Trump, a pesar de su negacionismo climático y rechazo a la transición verde, es plenamente consciente del potencial de la isla para los intereses estadounidenses. Pero no es el único. La creciente competencia por los recursos y las tensiones entre potencias han acelerado las reclamaciones marítimas de los estados con presencia en el Ártico. Canadá, los Estados Unidos, Rusia, Noruega y Dinamarca buscan consolidar su influencia en la región, a menudo con exigencias difíciles de conciliar, lo que deja Groenlandia atrapada entre ambiciones geoestratégicas en conflicto.
«Ni daneses, ni estadounidenses: groenlandeses»
Gracias a la magia del trumpismo, Groenlandia ha pasado de ser un territorio gélido, inhóspito y escasamente habitado por un pueblo milenario que aspira a la independencia a encontrarse en el centro de la actualidad internacional por su relevancia geoestratégica. Todo sea dicho, la idea de controlar Groenlandia no es una invención del actual inquilino de la Casa Blanca. Washington desplegó tropas en la isla después de la ocupación alemana de Dinamarca y, una vez terminada la guerra, se negó a retirarlas. Además, intentó comprar el territorio al gobierno danés por 100 millones de dólares, sin éxito. Ochenta años más tarde, el magnate republicano vuelve a tantear la posibilidad de una anexión estadounidense. La tendencia soberanista del parlamento groenlandés podría facilitar la permeabilidad de los intereses de Washington si la potencia ofrece el apoyo logístico, económico y diplomático que la isla necesita para alcanzar la independencia.

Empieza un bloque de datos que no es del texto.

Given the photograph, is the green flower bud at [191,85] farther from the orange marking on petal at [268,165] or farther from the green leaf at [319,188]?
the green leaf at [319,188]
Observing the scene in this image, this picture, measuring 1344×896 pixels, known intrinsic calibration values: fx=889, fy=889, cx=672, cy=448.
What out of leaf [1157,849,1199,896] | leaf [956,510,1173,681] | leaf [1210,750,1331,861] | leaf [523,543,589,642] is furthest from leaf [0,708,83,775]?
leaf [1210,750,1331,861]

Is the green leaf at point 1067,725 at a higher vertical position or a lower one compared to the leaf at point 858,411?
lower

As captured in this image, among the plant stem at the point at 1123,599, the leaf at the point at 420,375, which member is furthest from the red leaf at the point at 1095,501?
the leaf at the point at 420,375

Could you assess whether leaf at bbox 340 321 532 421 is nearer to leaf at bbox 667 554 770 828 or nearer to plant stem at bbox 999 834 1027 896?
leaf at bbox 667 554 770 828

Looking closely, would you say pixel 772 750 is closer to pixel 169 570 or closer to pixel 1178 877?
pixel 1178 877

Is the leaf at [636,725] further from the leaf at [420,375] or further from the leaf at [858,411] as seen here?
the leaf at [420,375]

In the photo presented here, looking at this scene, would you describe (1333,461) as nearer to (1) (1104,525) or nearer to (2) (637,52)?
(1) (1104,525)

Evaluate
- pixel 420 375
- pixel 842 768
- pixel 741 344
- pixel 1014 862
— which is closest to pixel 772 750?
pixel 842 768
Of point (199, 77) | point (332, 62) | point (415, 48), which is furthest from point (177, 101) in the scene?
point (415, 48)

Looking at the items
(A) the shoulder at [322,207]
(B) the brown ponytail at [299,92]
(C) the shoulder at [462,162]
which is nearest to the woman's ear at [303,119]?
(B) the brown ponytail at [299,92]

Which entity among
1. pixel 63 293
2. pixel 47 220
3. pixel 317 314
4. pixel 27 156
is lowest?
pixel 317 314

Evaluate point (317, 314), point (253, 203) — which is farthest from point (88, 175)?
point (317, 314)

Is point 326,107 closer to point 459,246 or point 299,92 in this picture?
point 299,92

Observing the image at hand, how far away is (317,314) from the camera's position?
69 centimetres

Aunque esto suscitaría el rechazo de Copenhague, nada hace pensar que Trump respetará los intereses de un socio europeo si estos se contraponen con los de EE.UU.
Algunas voces comparan las intenciones de Trump en Groenlandia con las de China en Taiwán, en tanto que ambos países comparten la visión de un mundo regido por esferas de influencia. Quizás aquella lógica de la Guerra Fría, que permitía a las grandes potencias repartirse el pastel sin atender ninguna otra consideración que la de sus intereses, está a punto de volver. La pregunta a hacerse es si, ante este escenario, el pueblo groenlandés será capaz de decidir unilateralmente su propio futuro. «No somos daneses ni estadounidenses, somos groenlandeses y queremos ser libres», reivindica Kleist. «Es nuestra tierra y tenemos nuestra propia cultura, lengua y forma de vivir».